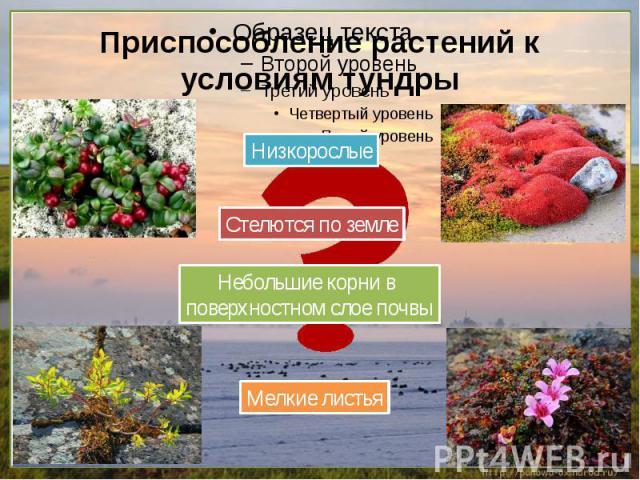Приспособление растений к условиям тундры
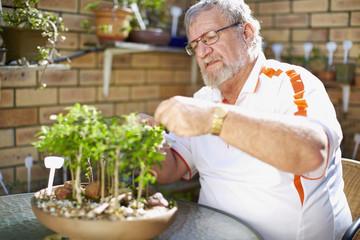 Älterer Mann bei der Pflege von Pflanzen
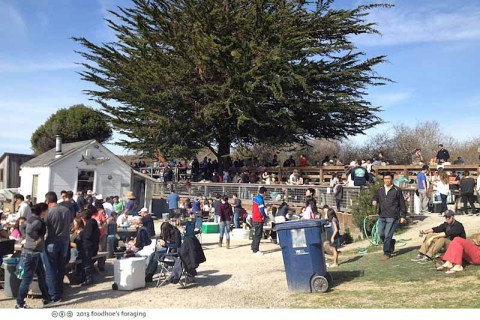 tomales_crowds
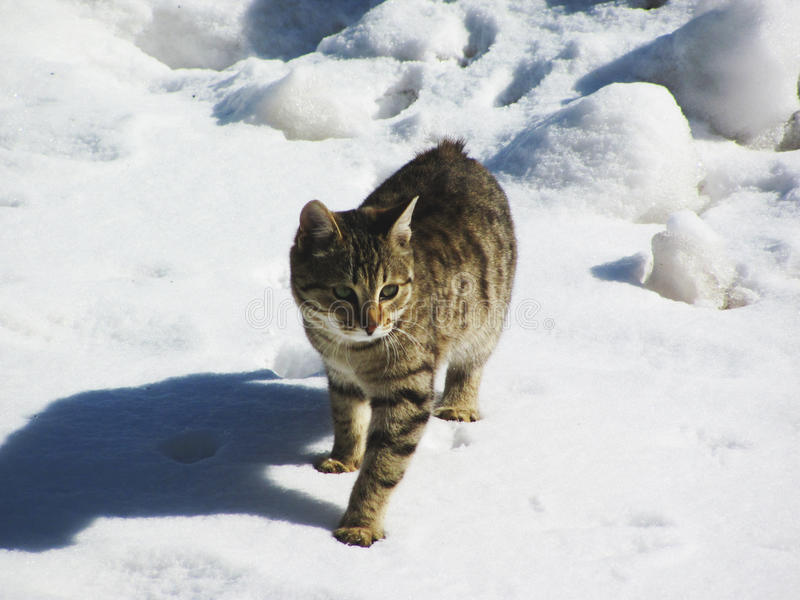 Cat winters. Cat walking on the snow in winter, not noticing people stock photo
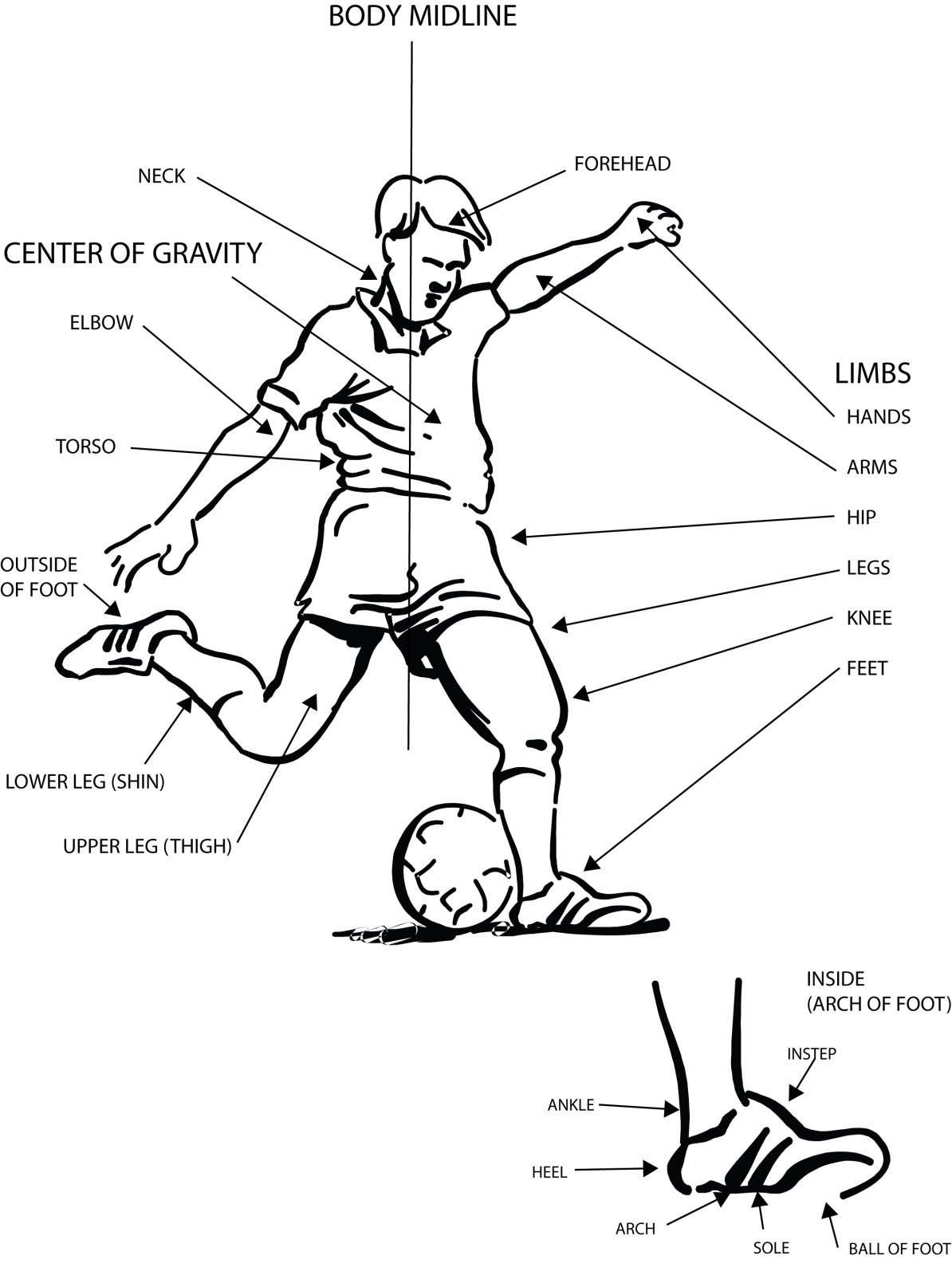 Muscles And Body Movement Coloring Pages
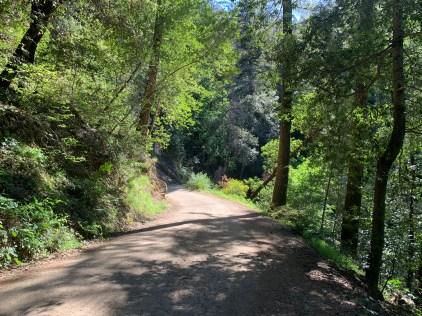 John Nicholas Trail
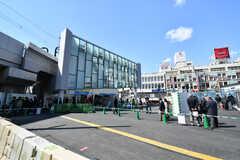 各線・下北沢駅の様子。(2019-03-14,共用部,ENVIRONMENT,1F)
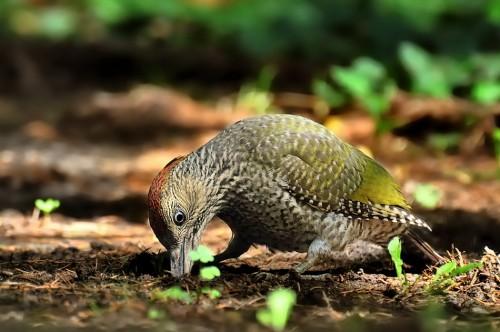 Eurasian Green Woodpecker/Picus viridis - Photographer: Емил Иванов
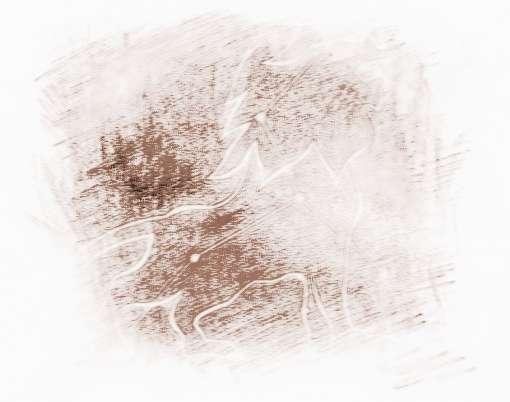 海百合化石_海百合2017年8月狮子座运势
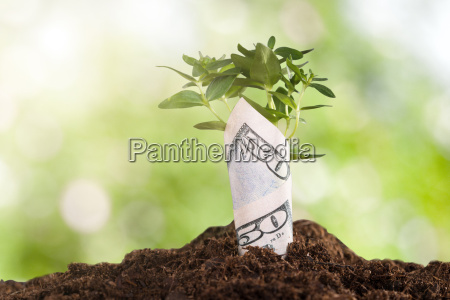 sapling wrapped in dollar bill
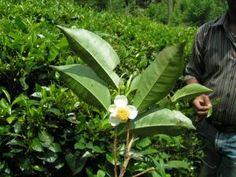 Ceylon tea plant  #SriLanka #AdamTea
◆ ◆ ◆ ◆ ◆ ◆ ◆
▶ _Aim of the exercise_
Would you copy out every line of the data above exactly, minus the pictures?

▶ _Answer space_
Приспособление растений к условиям тундры
 Älterer Mann bei der Pflege von Pflanzen
 tomales_crowds
 Cat winters. Cat walking on the snow in winter, not noticing people stock photo
 Muscles And Body Movement Coloring Pages
 John Nicholas Trail
 各線・下北沢駅の様子。(2019-03-14,共用部,ENVIRONMENT,1F)
 Eurasian Green Woodpecker/Picus viridis - Photographer: Емил Иванов
 海百合化石_海百合2017年8月狮子座运势
 sapling wrapped in dollar bill
 Ceylon tea plant  #SriLanka #AdamTea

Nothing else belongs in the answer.